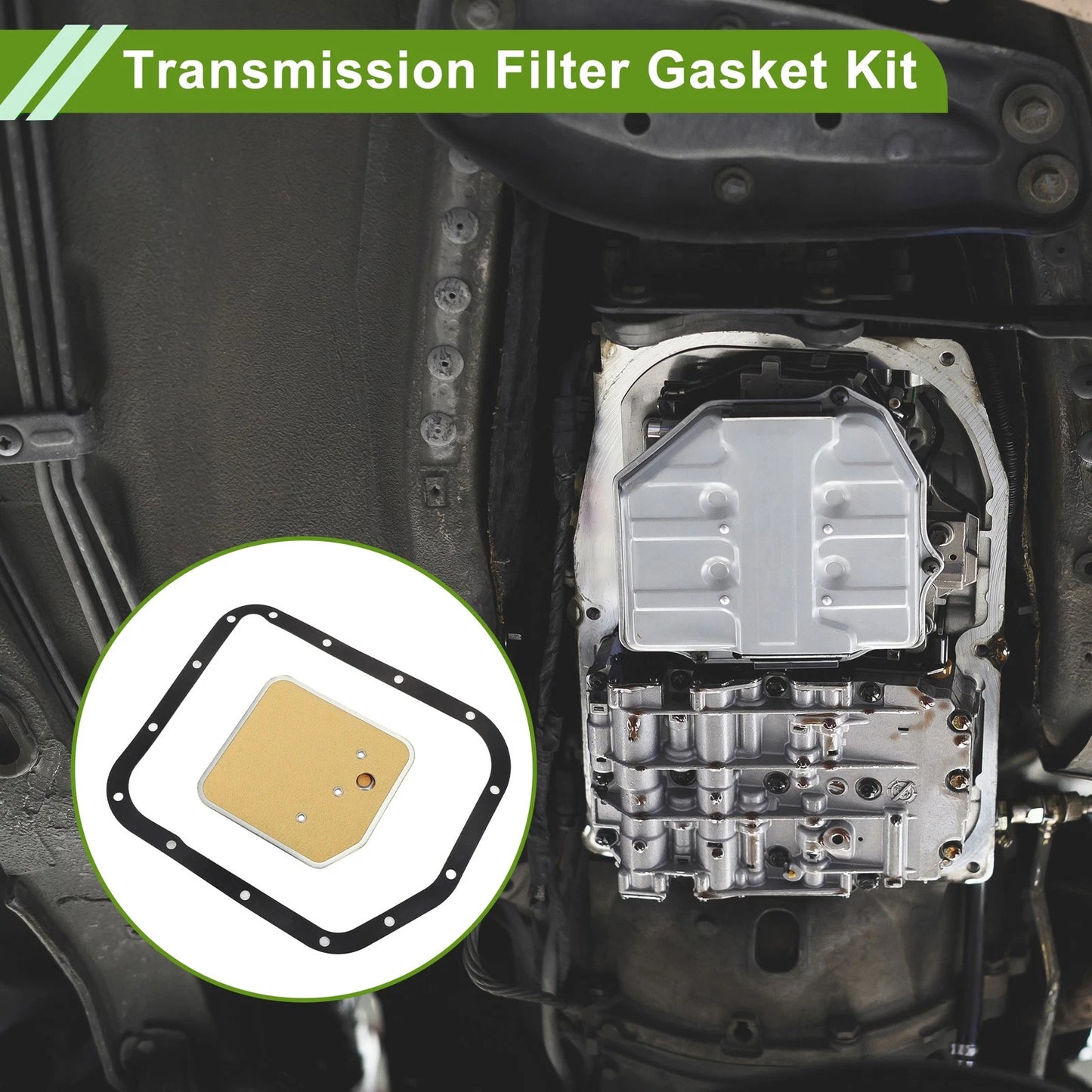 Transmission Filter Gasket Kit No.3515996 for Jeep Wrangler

# # # #

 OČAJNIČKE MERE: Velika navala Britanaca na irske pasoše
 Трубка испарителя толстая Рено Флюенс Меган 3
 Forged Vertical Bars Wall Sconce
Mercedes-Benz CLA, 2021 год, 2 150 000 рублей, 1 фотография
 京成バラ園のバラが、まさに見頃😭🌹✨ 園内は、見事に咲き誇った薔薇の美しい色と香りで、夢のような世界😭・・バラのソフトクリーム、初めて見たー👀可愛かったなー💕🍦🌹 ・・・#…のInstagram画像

# # # #

WHAT IS EXPECTED: Scan the listing above for the line that has "OČAJNIČKE MERE: Velika", then copy exactly from that line through the line that has "Mercedes-Benz CLA, 2021".

RESPONSE TO THE EXERCISE:
 OČAJNIČKE MERE: Velika navala Britanaca na irske pasoše
 Трубка испарителя толстая Рено Флюенс Меган 3
 Forged Vertical Bars Wall Sconce
Mercedes-Benz CLA, 2021 год, 2 150 000 рублей, 1 фотография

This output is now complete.